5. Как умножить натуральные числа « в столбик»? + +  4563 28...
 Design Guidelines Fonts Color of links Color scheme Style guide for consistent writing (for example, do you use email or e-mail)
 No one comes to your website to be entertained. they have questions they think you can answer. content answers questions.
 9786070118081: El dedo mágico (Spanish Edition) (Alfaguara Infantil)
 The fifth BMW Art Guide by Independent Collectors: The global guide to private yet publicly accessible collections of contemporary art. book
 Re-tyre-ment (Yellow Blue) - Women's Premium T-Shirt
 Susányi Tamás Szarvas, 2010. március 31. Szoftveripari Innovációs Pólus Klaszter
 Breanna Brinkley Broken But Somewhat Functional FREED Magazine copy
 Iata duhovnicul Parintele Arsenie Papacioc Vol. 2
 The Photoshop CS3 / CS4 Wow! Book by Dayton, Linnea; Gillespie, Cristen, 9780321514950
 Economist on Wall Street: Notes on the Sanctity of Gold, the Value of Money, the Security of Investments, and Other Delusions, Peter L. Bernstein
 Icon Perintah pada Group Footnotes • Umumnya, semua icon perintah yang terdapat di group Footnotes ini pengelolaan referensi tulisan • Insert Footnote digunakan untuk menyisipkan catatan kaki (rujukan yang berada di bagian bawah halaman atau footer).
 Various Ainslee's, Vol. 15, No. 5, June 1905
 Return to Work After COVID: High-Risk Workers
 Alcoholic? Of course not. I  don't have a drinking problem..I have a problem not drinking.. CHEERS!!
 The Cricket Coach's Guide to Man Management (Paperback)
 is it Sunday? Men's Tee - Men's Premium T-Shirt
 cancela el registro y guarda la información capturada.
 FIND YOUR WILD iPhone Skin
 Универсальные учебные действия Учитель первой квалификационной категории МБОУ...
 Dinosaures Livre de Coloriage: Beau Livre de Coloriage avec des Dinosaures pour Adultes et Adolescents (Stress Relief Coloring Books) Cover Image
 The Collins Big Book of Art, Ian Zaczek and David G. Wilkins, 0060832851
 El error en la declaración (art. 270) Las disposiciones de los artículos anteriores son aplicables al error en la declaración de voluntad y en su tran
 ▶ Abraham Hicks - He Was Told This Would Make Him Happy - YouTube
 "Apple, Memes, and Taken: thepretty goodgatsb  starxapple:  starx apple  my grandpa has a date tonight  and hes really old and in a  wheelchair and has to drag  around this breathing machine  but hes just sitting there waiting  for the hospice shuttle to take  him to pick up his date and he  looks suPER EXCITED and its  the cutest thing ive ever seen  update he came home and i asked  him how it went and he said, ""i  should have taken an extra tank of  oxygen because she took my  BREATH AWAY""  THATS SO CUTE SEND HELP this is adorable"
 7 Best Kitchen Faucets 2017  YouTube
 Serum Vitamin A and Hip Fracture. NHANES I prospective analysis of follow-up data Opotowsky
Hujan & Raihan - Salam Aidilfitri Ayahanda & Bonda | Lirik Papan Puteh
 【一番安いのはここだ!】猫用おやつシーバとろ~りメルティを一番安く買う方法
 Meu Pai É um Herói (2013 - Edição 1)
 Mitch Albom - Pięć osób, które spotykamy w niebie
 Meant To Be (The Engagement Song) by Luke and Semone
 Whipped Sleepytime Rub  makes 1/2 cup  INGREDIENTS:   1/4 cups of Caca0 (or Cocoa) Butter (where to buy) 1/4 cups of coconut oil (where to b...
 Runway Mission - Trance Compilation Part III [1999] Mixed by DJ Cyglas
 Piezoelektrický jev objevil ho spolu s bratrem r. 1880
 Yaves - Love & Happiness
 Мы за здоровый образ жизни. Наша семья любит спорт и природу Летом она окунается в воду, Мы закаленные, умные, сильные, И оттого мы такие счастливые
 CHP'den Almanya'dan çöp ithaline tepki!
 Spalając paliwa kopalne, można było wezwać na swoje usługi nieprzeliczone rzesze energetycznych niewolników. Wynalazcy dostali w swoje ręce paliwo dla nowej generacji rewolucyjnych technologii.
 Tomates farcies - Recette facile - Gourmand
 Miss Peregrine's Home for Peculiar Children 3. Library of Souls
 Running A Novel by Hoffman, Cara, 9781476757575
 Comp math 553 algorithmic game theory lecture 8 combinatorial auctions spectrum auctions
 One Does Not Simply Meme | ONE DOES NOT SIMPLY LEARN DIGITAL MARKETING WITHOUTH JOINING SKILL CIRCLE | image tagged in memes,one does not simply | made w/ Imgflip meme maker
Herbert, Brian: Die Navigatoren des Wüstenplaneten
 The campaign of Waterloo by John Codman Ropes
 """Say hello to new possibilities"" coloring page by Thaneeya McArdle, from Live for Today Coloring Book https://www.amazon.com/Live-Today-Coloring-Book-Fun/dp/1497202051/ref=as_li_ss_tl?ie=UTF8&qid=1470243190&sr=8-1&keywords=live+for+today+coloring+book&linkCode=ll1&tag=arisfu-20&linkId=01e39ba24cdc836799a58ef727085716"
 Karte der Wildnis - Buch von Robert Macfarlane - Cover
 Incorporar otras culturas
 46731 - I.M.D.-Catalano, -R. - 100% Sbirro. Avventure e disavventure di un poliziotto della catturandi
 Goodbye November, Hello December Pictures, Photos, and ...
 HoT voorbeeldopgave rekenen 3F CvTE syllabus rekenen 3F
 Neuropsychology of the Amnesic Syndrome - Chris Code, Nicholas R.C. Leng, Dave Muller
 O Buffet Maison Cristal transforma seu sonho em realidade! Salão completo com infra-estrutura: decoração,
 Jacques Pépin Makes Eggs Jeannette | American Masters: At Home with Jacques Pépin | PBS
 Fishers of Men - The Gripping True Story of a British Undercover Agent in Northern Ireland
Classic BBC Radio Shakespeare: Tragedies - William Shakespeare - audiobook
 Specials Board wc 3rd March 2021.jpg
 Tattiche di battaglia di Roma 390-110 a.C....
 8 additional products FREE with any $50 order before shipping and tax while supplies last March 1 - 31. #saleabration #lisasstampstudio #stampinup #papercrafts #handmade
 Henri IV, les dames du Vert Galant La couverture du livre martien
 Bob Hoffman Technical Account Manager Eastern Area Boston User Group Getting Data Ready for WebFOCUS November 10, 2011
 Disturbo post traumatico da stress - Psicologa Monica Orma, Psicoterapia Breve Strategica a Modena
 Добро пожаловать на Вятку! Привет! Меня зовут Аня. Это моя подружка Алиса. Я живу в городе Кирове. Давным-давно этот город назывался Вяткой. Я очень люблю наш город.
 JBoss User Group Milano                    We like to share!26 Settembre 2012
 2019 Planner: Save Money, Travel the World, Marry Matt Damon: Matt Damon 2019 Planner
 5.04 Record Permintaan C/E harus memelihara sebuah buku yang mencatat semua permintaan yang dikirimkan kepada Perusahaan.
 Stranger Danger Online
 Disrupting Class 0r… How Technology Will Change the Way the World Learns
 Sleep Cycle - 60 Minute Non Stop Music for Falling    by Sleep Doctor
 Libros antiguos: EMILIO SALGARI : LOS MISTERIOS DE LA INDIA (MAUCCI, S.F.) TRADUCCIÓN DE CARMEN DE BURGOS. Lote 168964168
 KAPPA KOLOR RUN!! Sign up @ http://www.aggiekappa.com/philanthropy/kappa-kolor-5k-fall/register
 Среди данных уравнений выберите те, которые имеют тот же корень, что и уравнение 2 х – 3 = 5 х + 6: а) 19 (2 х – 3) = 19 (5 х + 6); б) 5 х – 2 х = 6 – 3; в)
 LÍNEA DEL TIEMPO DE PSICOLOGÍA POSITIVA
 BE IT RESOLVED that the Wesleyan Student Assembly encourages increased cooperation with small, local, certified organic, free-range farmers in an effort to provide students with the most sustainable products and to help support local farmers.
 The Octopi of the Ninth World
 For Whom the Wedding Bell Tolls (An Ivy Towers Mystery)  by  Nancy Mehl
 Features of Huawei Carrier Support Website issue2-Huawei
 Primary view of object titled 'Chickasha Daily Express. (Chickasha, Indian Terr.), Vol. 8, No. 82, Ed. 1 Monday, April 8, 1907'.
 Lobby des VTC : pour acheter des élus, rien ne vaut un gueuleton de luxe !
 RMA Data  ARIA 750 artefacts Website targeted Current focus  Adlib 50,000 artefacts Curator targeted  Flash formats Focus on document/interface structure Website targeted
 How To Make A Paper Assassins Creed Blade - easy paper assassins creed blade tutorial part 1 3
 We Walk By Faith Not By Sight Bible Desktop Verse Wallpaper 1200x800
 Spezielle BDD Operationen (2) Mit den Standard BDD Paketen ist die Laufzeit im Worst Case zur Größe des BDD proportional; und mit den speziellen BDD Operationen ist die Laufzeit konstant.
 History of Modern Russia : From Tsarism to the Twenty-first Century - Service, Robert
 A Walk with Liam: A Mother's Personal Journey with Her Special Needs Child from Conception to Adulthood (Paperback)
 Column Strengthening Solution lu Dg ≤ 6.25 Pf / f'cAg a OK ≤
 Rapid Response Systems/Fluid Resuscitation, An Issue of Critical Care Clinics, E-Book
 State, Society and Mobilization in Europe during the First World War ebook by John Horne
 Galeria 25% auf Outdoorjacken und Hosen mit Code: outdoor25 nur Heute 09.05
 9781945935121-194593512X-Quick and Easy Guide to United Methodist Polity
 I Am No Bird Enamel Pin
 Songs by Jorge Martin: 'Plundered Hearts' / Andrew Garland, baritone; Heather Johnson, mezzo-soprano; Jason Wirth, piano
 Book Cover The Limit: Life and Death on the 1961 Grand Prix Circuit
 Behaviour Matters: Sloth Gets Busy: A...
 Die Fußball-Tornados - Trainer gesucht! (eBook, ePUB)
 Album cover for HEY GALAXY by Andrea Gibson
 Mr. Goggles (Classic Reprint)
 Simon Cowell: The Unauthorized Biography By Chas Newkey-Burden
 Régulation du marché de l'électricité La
■ ■ ■
Extract from the records above the lines from the one containing "Meant To Be" to the one containing "Comp math 553", both lines included, exactly as they appear and with nothing else.

- _SOLUTION TO THE PROBLEM_
 Meant To Be (The Engagement Song) by Luke and Semone
 Whipped Sleepytime Rub  makes 1/2 cup  INGREDIENTS:   1/4 cups of Caca0 (or Cocoa) Butter (where to buy) 1/4 cups of coconut oil (where to b...
 Runway Mission - Trance Compilation Part III [1999] Mixed by DJ Cyglas
 Piezoelektrický jev objevil ho spolu s bratrem r. 1880
 Yaves - Love & Happiness
 Мы за здоровый образ жизни. Наша семья любит спорт и природу Летом она окунается в воду, Мы закаленные, умные, сильные, И оттого мы такие счастливые
 CHP'den Almanya'dan çöp ithaline tepki!
 Spalając paliwa kopalne, można było wezwać na swoje usługi nieprzeliczone rzesze energetycznych niewolników. Wynalazcy dostali w swoje ręce paliwo dla nowej generacji rewolucyjnych technologii.
 Tomates farcies - Recette facile - Gourmand
 Miss Peregrine's Home for Peculiar Children 3. Library of Souls
 Running A Novel by Hoffman, Cara, 9781476757575
 Comp math 553 algorithmic game theory lecture 8 combinatorial auctions spectrum auctions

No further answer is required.